JAIM22: IVA ŠINTIĆ - La Court des Maréchaux
L'avenir; La forêt de tubes // Partie 2
Inspirée par les processus industriels et guidée par les écrits philosophiques de Vilém Flusser , j’ai créé une série de dessins qui explore la relation entre l'homme et son outil dans un environnement de production. Afin de mener à bien ce projet, j’ai visité plusieurs usines pour faire mes recherches sur ce thème majeur dans l’industrie d’aujourd’hui. Grâce à cette immersion, j’ai pu capturer les moments d'interaction entre les deux acteurs de cette chorégraphie (à savoir l’ouvrier et la machine). À travers mes dessins, j'essaie de dépeindre ce que cela signifie pour le travailleur de passer d'un simple outil manuel à une installation complexe, où le mouvement est dirigé par la conception de l'outil et le savoir s’inscrit dans la mémoire de ses muscles. Les images présentées sont le résultat de mes visites dans les usines.
Les dessins, gravés au laser sur un support en verre sur lequel est projetée de la lumière, donnent vie à cette chorégraphie 4.0
« Il apparaît de plus en plus que la relation entre l'homme et le robot est réversible et qu'ils ne peuvent fonctionner qu'ensemble : l'homme en effet en fonction du robot, et du même coup le robot en fonction de l'homme''
V.Flusser, The shape of things, Reakton books 1999, p.48
En commençant ce projet, je m'imaginais trouver des extrêmes : des salles blanches stériles contrôlées uniquement par des robots ou des chaînes de montage où la division du travail est répartie en tâches minuscules qui ne se rejoignent qu'au point final, dont le travailleur n'est pas forcément conscient de ce qu'est le produit final. Cependant, dans les espaces que j'ai visités, l'histoire a encore un pied dans les processus, et la main humaine qui exécute chaque tâche est bien informée de la finalité de sa production.
Aujourd'hui, nous nous concentrons principalement sur la numérisation des processus, de l'internet des objets, des machines qui remplacent l'homme dans les tâches manuelles, cependant nous pouvons affirmer avec certitude que même l'outil contemporain le plus intelligent n'est pas encore capable d'inventer le nouvel outil, la nouvelle machine, ou de l'assembler sans qu'elle soit assemblée au préalable par un être humain. Par conséquent, même dans les usines du futur où tout peut être fabriqué en appuyant sur un bouton, il y a un humain au début et au milieu - qui construit cet outil et qui l'entretient.

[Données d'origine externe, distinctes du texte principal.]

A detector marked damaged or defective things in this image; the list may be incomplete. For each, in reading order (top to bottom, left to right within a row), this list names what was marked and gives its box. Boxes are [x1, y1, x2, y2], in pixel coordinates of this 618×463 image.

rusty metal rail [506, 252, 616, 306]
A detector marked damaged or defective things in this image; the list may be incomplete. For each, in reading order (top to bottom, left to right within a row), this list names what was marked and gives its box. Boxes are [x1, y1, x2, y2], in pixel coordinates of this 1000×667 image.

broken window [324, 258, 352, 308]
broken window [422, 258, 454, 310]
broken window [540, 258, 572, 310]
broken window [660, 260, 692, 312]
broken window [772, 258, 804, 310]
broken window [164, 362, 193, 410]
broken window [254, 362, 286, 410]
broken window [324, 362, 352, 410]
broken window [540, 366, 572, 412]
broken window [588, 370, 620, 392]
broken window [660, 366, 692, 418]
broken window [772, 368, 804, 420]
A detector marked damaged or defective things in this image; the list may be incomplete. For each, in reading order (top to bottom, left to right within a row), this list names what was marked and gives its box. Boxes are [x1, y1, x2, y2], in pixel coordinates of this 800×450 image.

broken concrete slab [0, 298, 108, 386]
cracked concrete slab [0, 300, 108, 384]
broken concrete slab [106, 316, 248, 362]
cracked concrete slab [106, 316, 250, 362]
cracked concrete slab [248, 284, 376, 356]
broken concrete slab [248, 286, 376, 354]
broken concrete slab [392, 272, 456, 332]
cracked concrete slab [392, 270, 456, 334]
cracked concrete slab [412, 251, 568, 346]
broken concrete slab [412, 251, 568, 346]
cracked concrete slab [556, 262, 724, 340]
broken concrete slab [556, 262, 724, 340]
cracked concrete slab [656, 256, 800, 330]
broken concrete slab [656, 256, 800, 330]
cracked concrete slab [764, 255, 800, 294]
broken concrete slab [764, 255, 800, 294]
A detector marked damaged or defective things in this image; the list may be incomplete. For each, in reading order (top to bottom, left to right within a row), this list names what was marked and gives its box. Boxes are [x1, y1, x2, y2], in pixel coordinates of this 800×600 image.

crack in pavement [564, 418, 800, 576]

C’est à Alsachimie, sans hésiter, que j’ai trouvé la machinerie la plus gigantesque: la construction massive de la raffinerie. Un village de tuyaux et de tubes, combiné à la construction métallique qui les maintient, et les petits espaces divisés par des rails de sécurité. Là, je regarde le futur et le passé assis l'un à côté de l'autre. Les installations massives - un outil de raffinage des produits chimiques - sont reliées aux systèmes numériques qui permettent de les manipuler. Il ne reste plus que quelques vannes à manipuler à la main, et l'humain a pour fonction de diriger le logiciel ou d’effectuer des contrôles.
Dans l'atelier de métallurgie, le temps s'est arrêté quelques instants. Mêlées aux outils modernes, les anciennes machines dont le design et la fonction semblent intemporels sont toujours en usage. C'est là que j’ai été impressionnée : les différents composants qui doivent être réparés ou remplacés sont fabriqués pièce par pièce au lieu d'une production massive. Ici, ils passent directement entre les mains des ouvriers et en seulement une heure, tout dommage peut être réparé.
« Il devient de plus en plus évident que la relation entre l'homme et le robot est réversible et qu'ils ne peuvent fonctionner qu'ensemble : l'homme en effet en fonction du robot, et du même coup le robot en fonction de l'homme… '' (Flusser, 48)
Pour réaliser les dessins, j'utilise les photographies que j'ai réalisées lors de ma visite. Ils montrent l'inspection du village des tubes et les moments passés à l'atelier. Je superpose les images, dessine, enlève, et rajoute : le casque de soudeur se soulève et se pose - et on sait où commence et où finit la diode de soudage. Même derrière son écran complètement noir, le corps comprend cet ajout à la longueur des bras et les interprète avec lui comme si c'était le sien.